連載の前回では、自治体などの公共組織であれ、企業組織であれ、そして個人であれ意地悪な姿勢や行動はそれらの評価を下げるだけでなく、良いことはひとつも無いことを述べました。筆者の出身地では過去には、上下関係のある場で例えば先輩の発言に対して、反論などはすべて「ギを言うな」ということで許されない悪習があったことを紹介しました。さすがに今ではもう存在しないのですが、反論を許さない悪習はかたちを変えて現在でも存在していることも紹介しました。とくに、組織やチームのトップがこのような悪習の雰囲気を持つ人物でしかも意地悪な場合だと組織の雰囲気は最悪になりパフォーマンスにも大きな影響があります。今回はこの続きです。そういう人物たちの悪影響をどうやって解消するための一例となります。その前にまずは部下にとって元気の出る上司のことを述べることにします。
部下を叱責するとき
筆者がお付き合いしている中小企業の経営トップの方々にはさまざまなタイプがありますが、部下をどなりちらすような方はきわめて少ないようです。部下に不手際や失策があった場合、叱責はあって当然と思います。しかし、どなりちらすのはいかにもまずいことのように思います。筆者はそのような場に立ち会ったことはありませんが、企業の従業員の方からその状況を聞くことはあります。当事者ではない方としても、叱責は当然だがそのやり方がまずいことだと思って話されることがあります。きっと特別な思いがあって話されたのだと思います。つまり、叱責されるべき相応の理由があるにしても、叱責の場や内容が適切かどうかについてかなりの違和感があったので社外の人物である筆者に話されたのでしょう。
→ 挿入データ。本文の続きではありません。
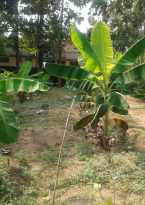 Residential Land for Sale in Ernakulam, Aluva, Desam, kottai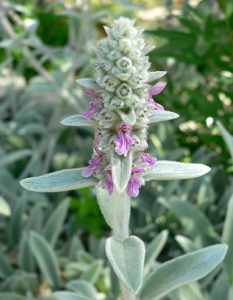 Stacgts Byzantina Lamb's Ears Perennial Herb Flower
現代において、どなりちらすのは基本的には論外と思われます。
部下が気持ちよく仕事ができるように
仕事で部下が上司の評価(叱責を含みます)を率直に受け入れるのはどういう場合かを考えてみます。前提として、その仕事についての知識・経験や情報の有無があるでしょう。
①逸脱や間違い:あるべき姿からずれている、間違っていることがわかる
②悪影響や修復:そのような場合に他に及ぼす様ざまな影響がわかる
③予防的な対策:事前にやっておくべきことがわかる
つまり、仕事について事前の理解や準備があるのかどうかということになります。上司がこのような前提について思いを巡らせているか、これが仕事がうまく進むかどうかを決めることになります。もちろん、特別な場合もあります。事前の理解や準備が全く無いにも関わらず、部下にその仕事を指示することもあります。本稿の今回ではこれは対象外とします。
上司による段取りが部下の成長を助ける
叱責なり褒め言葉なりは仕事の結果に対してのものです。もちろん、仕事の途中でとんでもない方向に仕事を進めていることがわかった場合には結果が出ないうちに軌道修正する必要があります。ここでは結果が出たとして述べていきます。ここで「段取り」と書きましたが、これは仕事の目的と成果物(ゴール)をつなぐ一連の「仕事のつながり」を指しています。「仕事はうまく進んでいるか」という質問はここを指しています。上司はこのような質問をしますが、仕事がうまく進むかどうかは実は「仕事のつながり」にあります。事前に、つまり仕事を部下に指示したときにここをきちんとした理解を上司と部下で共有することが、とても重要です。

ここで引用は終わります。